Der alte Shi dachte bei sich und sagte dann mit einem entzückten Ausdruck: „Zhou Haoran, es scheint, als seist du nicht zum Sterben bestimmt. Gute Menschen werden belohnt.“
Ah Lai spürte, dass er es fast geschafft hatte, und so wurde er zur Genesung ins Krankenhaus zurückgelassen. Langsam beendete er seine Übungen, und seine wahre Energie verdichtete sich allmählich. Die sechs Reliquien fielen wie Perlen zurück in seinen Unterleib.

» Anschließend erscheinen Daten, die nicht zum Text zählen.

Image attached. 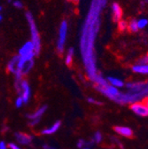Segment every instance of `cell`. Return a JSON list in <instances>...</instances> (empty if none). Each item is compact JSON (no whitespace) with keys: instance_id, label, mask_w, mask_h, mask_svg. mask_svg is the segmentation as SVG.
<instances>
[{"instance_id":"cell-32","label":"cell","mask_w":148,"mask_h":149,"mask_svg":"<svg viewBox=\"0 0 148 149\" xmlns=\"http://www.w3.org/2000/svg\"><path fill=\"white\" fill-rule=\"evenodd\" d=\"M0 149H6V145L4 141H0Z\"/></svg>"},{"instance_id":"cell-11","label":"cell","mask_w":148,"mask_h":149,"mask_svg":"<svg viewBox=\"0 0 148 149\" xmlns=\"http://www.w3.org/2000/svg\"><path fill=\"white\" fill-rule=\"evenodd\" d=\"M145 83L142 82H131L126 84L127 89L131 93H138L145 88Z\"/></svg>"},{"instance_id":"cell-25","label":"cell","mask_w":148,"mask_h":149,"mask_svg":"<svg viewBox=\"0 0 148 149\" xmlns=\"http://www.w3.org/2000/svg\"><path fill=\"white\" fill-rule=\"evenodd\" d=\"M22 104H23V100H22V98L21 97V96H19L17 98V100H16V101H15V106H16V107H21L22 106Z\"/></svg>"},{"instance_id":"cell-9","label":"cell","mask_w":148,"mask_h":149,"mask_svg":"<svg viewBox=\"0 0 148 149\" xmlns=\"http://www.w3.org/2000/svg\"><path fill=\"white\" fill-rule=\"evenodd\" d=\"M14 137H15L17 142H19L20 144L24 145V146L30 145L32 142V139H33L32 136L25 134V133H22V132H15Z\"/></svg>"},{"instance_id":"cell-5","label":"cell","mask_w":148,"mask_h":149,"mask_svg":"<svg viewBox=\"0 0 148 149\" xmlns=\"http://www.w3.org/2000/svg\"><path fill=\"white\" fill-rule=\"evenodd\" d=\"M67 22L66 21H63L60 27V32H59V39L57 42V50L59 52H63L64 46L67 39Z\"/></svg>"},{"instance_id":"cell-10","label":"cell","mask_w":148,"mask_h":149,"mask_svg":"<svg viewBox=\"0 0 148 149\" xmlns=\"http://www.w3.org/2000/svg\"><path fill=\"white\" fill-rule=\"evenodd\" d=\"M115 132L125 138H132L133 137V130L127 126H115Z\"/></svg>"},{"instance_id":"cell-19","label":"cell","mask_w":148,"mask_h":149,"mask_svg":"<svg viewBox=\"0 0 148 149\" xmlns=\"http://www.w3.org/2000/svg\"><path fill=\"white\" fill-rule=\"evenodd\" d=\"M128 29H129V31H131V32H137L139 29L138 26V21H135V20L131 21L129 23Z\"/></svg>"},{"instance_id":"cell-36","label":"cell","mask_w":148,"mask_h":149,"mask_svg":"<svg viewBox=\"0 0 148 149\" xmlns=\"http://www.w3.org/2000/svg\"><path fill=\"white\" fill-rule=\"evenodd\" d=\"M1 10H2V7H1V6H0V12H1Z\"/></svg>"},{"instance_id":"cell-35","label":"cell","mask_w":148,"mask_h":149,"mask_svg":"<svg viewBox=\"0 0 148 149\" xmlns=\"http://www.w3.org/2000/svg\"><path fill=\"white\" fill-rule=\"evenodd\" d=\"M82 149H90L89 147H83V148H82Z\"/></svg>"},{"instance_id":"cell-17","label":"cell","mask_w":148,"mask_h":149,"mask_svg":"<svg viewBox=\"0 0 148 149\" xmlns=\"http://www.w3.org/2000/svg\"><path fill=\"white\" fill-rule=\"evenodd\" d=\"M107 83L110 84V85H113L116 88H122L124 86V83L123 81H122L121 79L119 78H116V77H107L106 79Z\"/></svg>"},{"instance_id":"cell-8","label":"cell","mask_w":148,"mask_h":149,"mask_svg":"<svg viewBox=\"0 0 148 149\" xmlns=\"http://www.w3.org/2000/svg\"><path fill=\"white\" fill-rule=\"evenodd\" d=\"M30 54H35V48L33 43L31 41H28L22 46V48L19 51V55L21 57H25V56Z\"/></svg>"},{"instance_id":"cell-18","label":"cell","mask_w":148,"mask_h":149,"mask_svg":"<svg viewBox=\"0 0 148 149\" xmlns=\"http://www.w3.org/2000/svg\"><path fill=\"white\" fill-rule=\"evenodd\" d=\"M74 54H75V50L74 48H70L67 52V54L66 56V59H65V63L67 66H70L72 64L73 61V57H74Z\"/></svg>"},{"instance_id":"cell-6","label":"cell","mask_w":148,"mask_h":149,"mask_svg":"<svg viewBox=\"0 0 148 149\" xmlns=\"http://www.w3.org/2000/svg\"><path fill=\"white\" fill-rule=\"evenodd\" d=\"M131 110L133 113L141 117H147L148 116V107L144 102V100H139L132 103L131 105Z\"/></svg>"},{"instance_id":"cell-31","label":"cell","mask_w":148,"mask_h":149,"mask_svg":"<svg viewBox=\"0 0 148 149\" xmlns=\"http://www.w3.org/2000/svg\"><path fill=\"white\" fill-rule=\"evenodd\" d=\"M43 149H56V148L48 145V144H44V145H43Z\"/></svg>"},{"instance_id":"cell-7","label":"cell","mask_w":148,"mask_h":149,"mask_svg":"<svg viewBox=\"0 0 148 149\" xmlns=\"http://www.w3.org/2000/svg\"><path fill=\"white\" fill-rule=\"evenodd\" d=\"M31 91L28 83L26 80H21V93L20 96L22 98L23 104H27L30 100Z\"/></svg>"},{"instance_id":"cell-33","label":"cell","mask_w":148,"mask_h":149,"mask_svg":"<svg viewBox=\"0 0 148 149\" xmlns=\"http://www.w3.org/2000/svg\"><path fill=\"white\" fill-rule=\"evenodd\" d=\"M144 100V102L146 104V106L148 107V96H147V97H145V98H144V100Z\"/></svg>"},{"instance_id":"cell-30","label":"cell","mask_w":148,"mask_h":149,"mask_svg":"<svg viewBox=\"0 0 148 149\" xmlns=\"http://www.w3.org/2000/svg\"><path fill=\"white\" fill-rule=\"evenodd\" d=\"M96 1H97L102 7H104V6H106V0H96Z\"/></svg>"},{"instance_id":"cell-23","label":"cell","mask_w":148,"mask_h":149,"mask_svg":"<svg viewBox=\"0 0 148 149\" xmlns=\"http://www.w3.org/2000/svg\"><path fill=\"white\" fill-rule=\"evenodd\" d=\"M87 145H89V143H88L87 141H85L84 139H79V140L77 141V147L80 148V149L85 147V146H87Z\"/></svg>"},{"instance_id":"cell-12","label":"cell","mask_w":148,"mask_h":149,"mask_svg":"<svg viewBox=\"0 0 148 149\" xmlns=\"http://www.w3.org/2000/svg\"><path fill=\"white\" fill-rule=\"evenodd\" d=\"M19 60H20V56L19 55L14 56V57L7 64V69H8V71H10L13 74H15L18 71H20L19 69H18V62H19Z\"/></svg>"},{"instance_id":"cell-34","label":"cell","mask_w":148,"mask_h":149,"mask_svg":"<svg viewBox=\"0 0 148 149\" xmlns=\"http://www.w3.org/2000/svg\"><path fill=\"white\" fill-rule=\"evenodd\" d=\"M2 19H3V17H2V15H1V14H0V22L2 21Z\"/></svg>"},{"instance_id":"cell-37","label":"cell","mask_w":148,"mask_h":149,"mask_svg":"<svg viewBox=\"0 0 148 149\" xmlns=\"http://www.w3.org/2000/svg\"><path fill=\"white\" fill-rule=\"evenodd\" d=\"M76 1H78V0H76Z\"/></svg>"},{"instance_id":"cell-4","label":"cell","mask_w":148,"mask_h":149,"mask_svg":"<svg viewBox=\"0 0 148 149\" xmlns=\"http://www.w3.org/2000/svg\"><path fill=\"white\" fill-rule=\"evenodd\" d=\"M96 89L99 91H100L103 95H105L106 97H107L108 99L112 100H115L121 94V92L119 91L118 88H116L113 85H110L109 84L104 87L96 86Z\"/></svg>"},{"instance_id":"cell-27","label":"cell","mask_w":148,"mask_h":149,"mask_svg":"<svg viewBox=\"0 0 148 149\" xmlns=\"http://www.w3.org/2000/svg\"><path fill=\"white\" fill-rule=\"evenodd\" d=\"M87 101H88L89 103H90V104H94V105H102V102L98 101V100H96L93 99V98H88Z\"/></svg>"},{"instance_id":"cell-21","label":"cell","mask_w":148,"mask_h":149,"mask_svg":"<svg viewBox=\"0 0 148 149\" xmlns=\"http://www.w3.org/2000/svg\"><path fill=\"white\" fill-rule=\"evenodd\" d=\"M128 22L124 20H120L118 22V29L120 31H125L126 29H128Z\"/></svg>"},{"instance_id":"cell-24","label":"cell","mask_w":148,"mask_h":149,"mask_svg":"<svg viewBox=\"0 0 148 149\" xmlns=\"http://www.w3.org/2000/svg\"><path fill=\"white\" fill-rule=\"evenodd\" d=\"M13 5L14 7H16L18 9H22L23 7V4L20 1V0H14V1L13 2Z\"/></svg>"},{"instance_id":"cell-28","label":"cell","mask_w":148,"mask_h":149,"mask_svg":"<svg viewBox=\"0 0 148 149\" xmlns=\"http://www.w3.org/2000/svg\"><path fill=\"white\" fill-rule=\"evenodd\" d=\"M40 122V119H34V120H30L28 123V125L31 127H35V125H38Z\"/></svg>"},{"instance_id":"cell-3","label":"cell","mask_w":148,"mask_h":149,"mask_svg":"<svg viewBox=\"0 0 148 149\" xmlns=\"http://www.w3.org/2000/svg\"><path fill=\"white\" fill-rule=\"evenodd\" d=\"M34 56L35 54H30V55L25 56V57H21L20 56V60H19V62H18V69L22 73V74H28L33 68Z\"/></svg>"},{"instance_id":"cell-16","label":"cell","mask_w":148,"mask_h":149,"mask_svg":"<svg viewBox=\"0 0 148 149\" xmlns=\"http://www.w3.org/2000/svg\"><path fill=\"white\" fill-rule=\"evenodd\" d=\"M132 71L138 74H148V64H137L132 67Z\"/></svg>"},{"instance_id":"cell-2","label":"cell","mask_w":148,"mask_h":149,"mask_svg":"<svg viewBox=\"0 0 148 149\" xmlns=\"http://www.w3.org/2000/svg\"><path fill=\"white\" fill-rule=\"evenodd\" d=\"M26 19L28 21V26L30 28V32H31V42L34 45L35 48V55H38L41 50V40L38 30L36 29L35 22L34 21V17L30 12L26 13Z\"/></svg>"},{"instance_id":"cell-13","label":"cell","mask_w":148,"mask_h":149,"mask_svg":"<svg viewBox=\"0 0 148 149\" xmlns=\"http://www.w3.org/2000/svg\"><path fill=\"white\" fill-rule=\"evenodd\" d=\"M112 13H113V20L115 22H119L122 20V10L119 4L114 3L112 5Z\"/></svg>"},{"instance_id":"cell-1","label":"cell","mask_w":148,"mask_h":149,"mask_svg":"<svg viewBox=\"0 0 148 149\" xmlns=\"http://www.w3.org/2000/svg\"><path fill=\"white\" fill-rule=\"evenodd\" d=\"M102 8L103 7L96 0H93L91 2L90 11L83 27L80 40V49L83 56V61L88 77L90 80H92V82H94L99 76L96 66L94 44L96 36L99 30V16Z\"/></svg>"},{"instance_id":"cell-14","label":"cell","mask_w":148,"mask_h":149,"mask_svg":"<svg viewBox=\"0 0 148 149\" xmlns=\"http://www.w3.org/2000/svg\"><path fill=\"white\" fill-rule=\"evenodd\" d=\"M60 126H61V122L60 121L55 122L51 127L43 130H42V134H44V135H51V134L56 132L57 130L60 128Z\"/></svg>"},{"instance_id":"cell-15","label":"cell","mask_w":148,"mask_h":149,"mask_svg":"<svg viewBox=\"0 0 148 149\" xmlns=\"http://www.w3.org/2000/svg\"><path fill=\"white\" fill-rule=\"evenodd\" d=\"M47 110V106L44 105V106H42L40 108H38L36 110L35 113L33 114H30V115H27V117L29 119V120H34V119H40L44 114L45 113V111Z\"/></svg>"},{"instance_id":"cell-26","label":"cell","mask_w":148,"mask_h":149,"mask_svg":"<svg viewBox=\"0 0 148 149\" xmlns=\"http://www.w3.org/2000/svg\"><path fill=\"white\" fill-rule=\"evenodd\" d=\"M138 64H148V54L145 55L144 57L139 59Z\"/></svg>"},{"instance_id":"cell-22","label":"cell","mask_w":148,"mask_h":149,"mask_svg":"<svg viewBox=\"0 0 148 149\" xmlns=\"http://www.w3.org/2000/svg\"><path fill=\"white\" fill-rule=\"evenodd\" d=\"M148 24V20L146 19H140V20L138 21V29H144L145 27H146Z\"/></svg>"},{"instance_id":"cell-29","label":"cell","mask_w":148,"mask_h":149,"mask_svg":"<svg viewBox=\"0 0 148 149\" xmlns=\"http://www.w3.org/2000/svg\"><path fill=\"white\" fill-rule=\"evenodd\" d=\"M9 147H10V149H21L19 146H18L16 144H14V143H9Z\"/></svg>"},{"instance_id":"cell-20","label":"cell","mask_w":148,"mask_h":149,"mask_svg":"<svg viewBox=\"0 0 148 149\" xmlns=\"http://www.w3.org/2000/svg\"><path fill=\"white\" fill-rule=\"evenodd\" d=\"M102 139H103V136H102L101 132H97L93 135V138H92V141H93V143L99 144L102 141Z\"/></svg>"}]
</instances>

In diesem Moment bemerkte Xiao Lei, dass A Lais Gesichtsausdruck etwas ungewöhnlich war. Sein Gesicht war aschfahl und sehr kalt. Xiao Lei rüttelte A Lai besorgt und sagte: „Bruder A Lai, was ist los mit dir? Du... du scheinst dich nicht wohl zu fühlen.“
Ah Lai sagte ruhig: „Schwester Hong, pass gut auf deinen Vater auf.“
„Dein Vater sollte jetzt in Sicherheit sein. Du musst ihn unter ärztlicher Aufsicht gut pflegen. Ich werde ihn in einiger Zeit wieder besuchen.“
Zhou Hong nickte und fragte dann ausdruckslos: „Wo gehst du jetzt hin?“
„Ich habe durch das alles viel Energie verbraucht und muss zurück in mein Hofhaus, um mich zu erholen. Ich kann nicht bei euch bleiben, das versteht ihr ja.“
Zhou Hongs Tränen rannen über ihr Gesicht. „Danke, dass Sie meinem Vater das Leben gerettet haben.“
In diesem Moment richtete sich Zhou Haoran unbewusst auf. Als er Zhou Hong weinen sah, sagte er tapfer: „Kind, in unserem Beruf vergießen wir Blut, aber keine Tränen. Weine nicht. Ich hätte nie gedacht, dass Gott mein Leben verschonen würde. Ich schätze, es liegt daran, dass du nicht geheiratet hast und ich meine Mission nicht erfüllen konnte.“
Zhou Hong sagte: „Es war A Lai, der dich vor dem Tod bewahrt hat, sonst wärst du schon tot... Wie gedenkst du, ihm dafür zu danken?“
Xiao Lei blinzelte mehrmals, ihr Blick ruhte auf Zhou Hongs Gesicht. Sie war hin- und hergerissen und drückte unbewusst A Lais Hand fester, aus Angst, Zhou Haoran könnte etwas sagen, das ihr Herz rasen lassen würde.